SUPPLIED TEXT ▸
The intermissionless (don’t they know everyone’s drinking?) evening ended with Sibelius’ “Finlandia,” a piece nightmarish at its start but regal at its conclusion. The Phil played exceptionally, even though it sounded like they were playing through computer speakers.

Like Reel 13’s Saturday night short, the orchestra’s encore was chosen by popular vote; the people chose the “Overture” to Carmen, which Gilbert sped through faster than even the Leonard Bernstein recording. The moment it ended, a fireworks display began, its bangs echoing through Flatbush like gunshots. As gorgeous as it was (better than Macy’s’ two weeks ago), it felt diversionary. A long, steady stream of automobiles, presumably carrying the orchestra, sped away as the people craned their necks towards the lights show. They seemed not to be able to get out of Brooklyn fast enough.

Wednesday, January 16, 2008

Die Walküre at the Met

Date of Performance: January 14, 2008

Seeing as this was my first live Wagner experience, I’m not quite sure where to lay the blame for Die Walküre’s stagnant drama—is it inherent in the opera, and as such the fault of Wagner, who unusually is responsible for both the score and the libretto, or is it the result of Otto Schenk’s production?

The opera boasts a story both complex and absorbing, to the nerd in me at least; based on Norse & Germanic myths, it tells an intricate tale of gods, mortals and the fate of the universe, but despite its epic concerns the opera played out staidly on a dark and drab set (by Gunter Schneider-Siemssen), usually with two characters chatting about what's happened and deciding what to do next while rarely ever offering us a chance to really see anything happen. To me, opera is the king of the arts because of the unique way in which it blends music, drama and spectacle—a way no other art can hope to match—but Die Walküre was too often tame by the standards set by other composers and productions. Not to mention that Wagner's music isn't exactly inviting.

DATA LISTING ▸
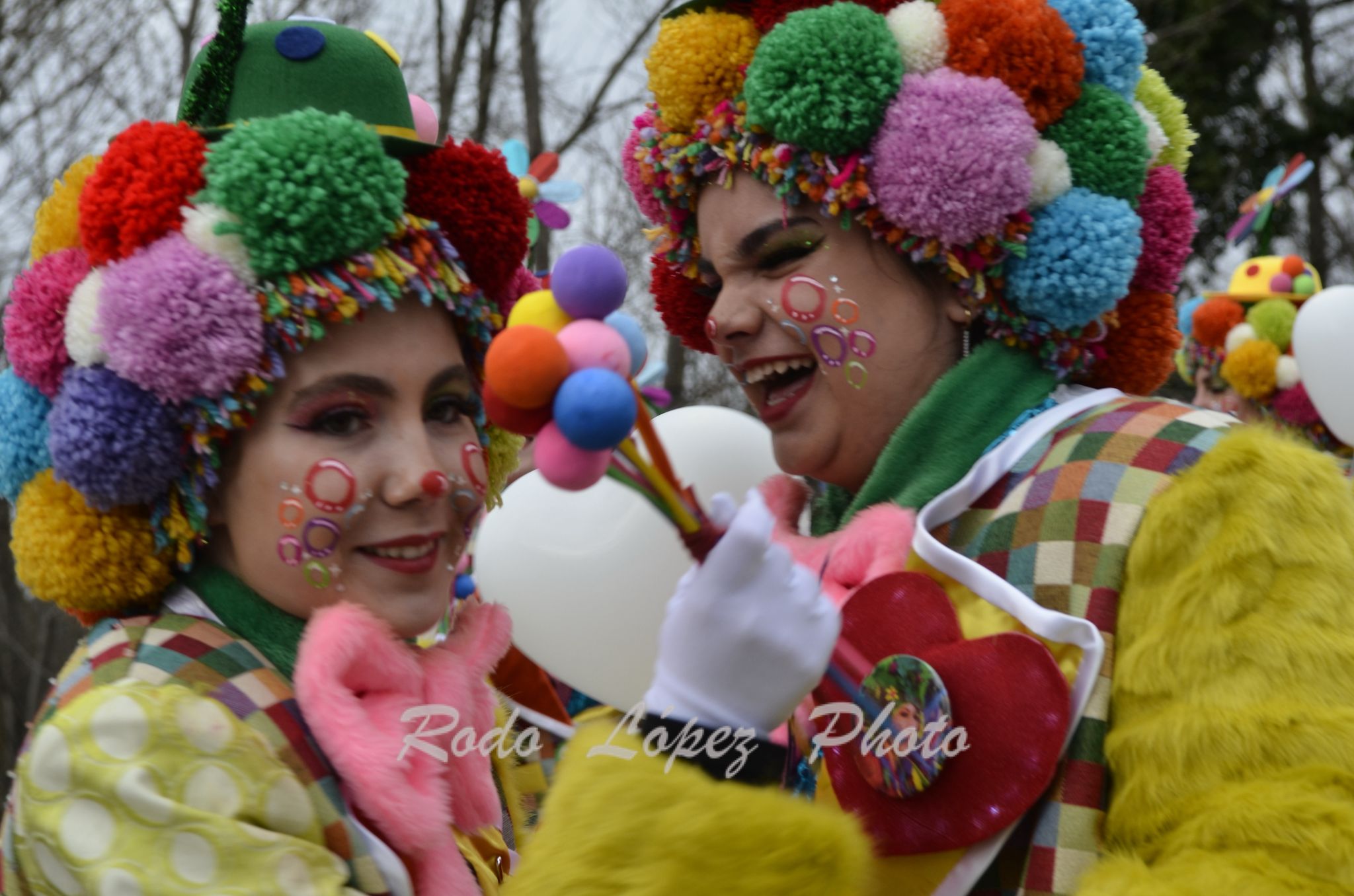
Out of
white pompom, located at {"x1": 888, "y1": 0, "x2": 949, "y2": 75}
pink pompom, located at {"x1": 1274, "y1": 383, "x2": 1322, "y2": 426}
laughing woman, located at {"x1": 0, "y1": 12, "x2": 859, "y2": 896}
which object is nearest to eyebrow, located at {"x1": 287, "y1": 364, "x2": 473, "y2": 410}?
laughing woman, located at {"x1": 0, "y1": 12, "x2": 859, "y2": 896}

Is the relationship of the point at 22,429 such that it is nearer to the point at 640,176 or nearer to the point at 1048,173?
the point at 640,176

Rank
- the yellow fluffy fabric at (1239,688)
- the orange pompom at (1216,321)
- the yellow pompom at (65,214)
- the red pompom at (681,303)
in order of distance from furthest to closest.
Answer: the orange pompom at (1216,321) → the red pompom at (681,303) → the yellow pompom at (65,214) → the yellow fluffy fabric at (1239,688)

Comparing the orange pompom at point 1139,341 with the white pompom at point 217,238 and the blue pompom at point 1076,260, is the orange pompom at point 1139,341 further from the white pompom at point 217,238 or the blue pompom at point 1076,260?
the white pompom at point 217,238

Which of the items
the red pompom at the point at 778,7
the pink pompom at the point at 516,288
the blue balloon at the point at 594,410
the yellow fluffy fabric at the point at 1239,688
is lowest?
the yellow fluffy fabric at the point at 1239,688

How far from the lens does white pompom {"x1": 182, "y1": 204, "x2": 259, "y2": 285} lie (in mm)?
1937

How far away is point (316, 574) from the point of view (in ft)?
6.59

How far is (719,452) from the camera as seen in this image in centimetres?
344

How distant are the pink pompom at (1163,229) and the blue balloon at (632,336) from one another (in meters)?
1.25

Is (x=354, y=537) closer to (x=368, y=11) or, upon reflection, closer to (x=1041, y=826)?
(x=1041, y=826)

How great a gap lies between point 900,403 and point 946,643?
55 centimetres

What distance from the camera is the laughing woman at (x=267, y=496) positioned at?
5.58 ft

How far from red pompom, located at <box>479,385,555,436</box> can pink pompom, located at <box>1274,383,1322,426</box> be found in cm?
574

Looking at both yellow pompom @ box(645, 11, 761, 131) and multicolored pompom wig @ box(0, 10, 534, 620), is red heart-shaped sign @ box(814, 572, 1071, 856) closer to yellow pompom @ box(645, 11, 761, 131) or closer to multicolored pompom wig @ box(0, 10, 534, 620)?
multicolored pompom wig @ box(0, 10, 534, 620)

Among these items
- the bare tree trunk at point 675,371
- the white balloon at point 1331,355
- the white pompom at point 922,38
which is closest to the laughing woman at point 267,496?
the white pompom at point 922,38
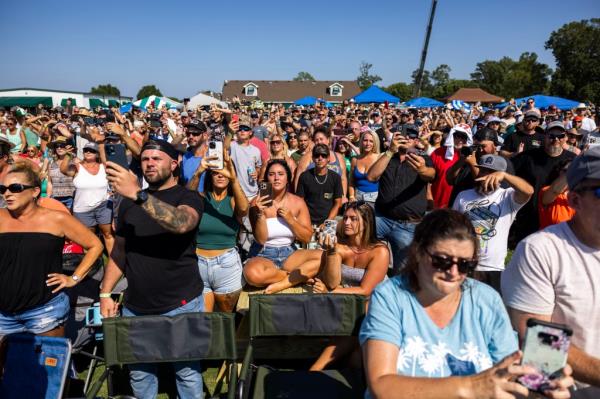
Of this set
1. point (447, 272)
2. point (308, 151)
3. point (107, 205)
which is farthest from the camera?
point (308, 151)

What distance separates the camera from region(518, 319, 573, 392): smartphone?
4.46 feet

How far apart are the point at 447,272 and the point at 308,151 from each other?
542 centimetres

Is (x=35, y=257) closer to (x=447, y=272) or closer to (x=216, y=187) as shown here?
(x=216, y=187)

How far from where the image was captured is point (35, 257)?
9.46 ft

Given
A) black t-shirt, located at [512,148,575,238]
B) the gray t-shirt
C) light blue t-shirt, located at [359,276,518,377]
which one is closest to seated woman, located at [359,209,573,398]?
light blue t-shirt, located at [359,276,518,377]

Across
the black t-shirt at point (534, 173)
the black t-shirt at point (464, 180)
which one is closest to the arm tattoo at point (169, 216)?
the black t-shirt at point (464, 180)

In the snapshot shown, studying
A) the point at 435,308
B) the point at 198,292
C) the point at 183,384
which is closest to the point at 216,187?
the point at 198,292

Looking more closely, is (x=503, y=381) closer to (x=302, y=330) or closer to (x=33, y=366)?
(x=302, y=330)

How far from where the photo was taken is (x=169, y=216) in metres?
2.53

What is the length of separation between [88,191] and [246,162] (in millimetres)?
2252

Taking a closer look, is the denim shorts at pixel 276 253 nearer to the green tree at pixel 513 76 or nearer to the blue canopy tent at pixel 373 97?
the blue canopy tent at pixel 373 97

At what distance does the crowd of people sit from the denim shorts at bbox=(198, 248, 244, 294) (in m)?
0.01

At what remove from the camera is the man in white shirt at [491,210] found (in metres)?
3.46

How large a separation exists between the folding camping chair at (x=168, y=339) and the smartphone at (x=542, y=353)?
71.8 inches
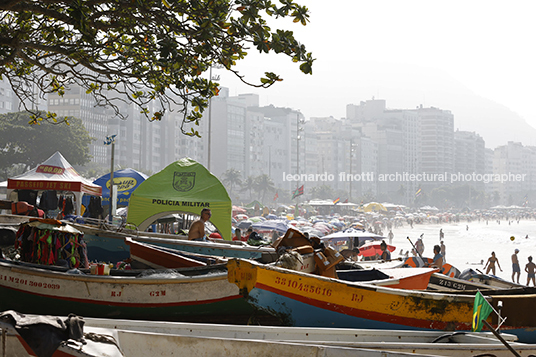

TASKS TO CARRY OUT ▸
A: Reproduce the passage of the music reviews starting with "Like Reel 13’s" and going on through "Brooklyn fast enough.".
B: Answer these from the music reviews:
(i) Which piece closed the intermissionless evening?
(ii) What did the people choose as the orchestra's encore?
(iii) Who designed the set for Die Walküre?
The items have no role in this work.

RESPONSES PER TASK ▸
A:
Like Reel 13’s Saturday night short, the orchestra’s encore was chosen by popular vote; the people chose the “Overture” to Carmen, which Gilbert sped through faster than even the Leonard Bernstein recording. The moment it ended, a fireworks display began, its bangs echoing through Flatbush like gunshots. As gorgeous as it was (better than Macy’s’ two weeks ago), it felt diversionary. A long, steady stream of automobiles, presumably carrying the orchestra, sped away as the people craned their necks towards the lights show. They seemed not to be able to get out of Brooklyn fast enough.

B:
(i) Sibelius' "Finlandia"
(ii) The "Overture" to Carmen
(iii) Gunter Schneider-Siemssen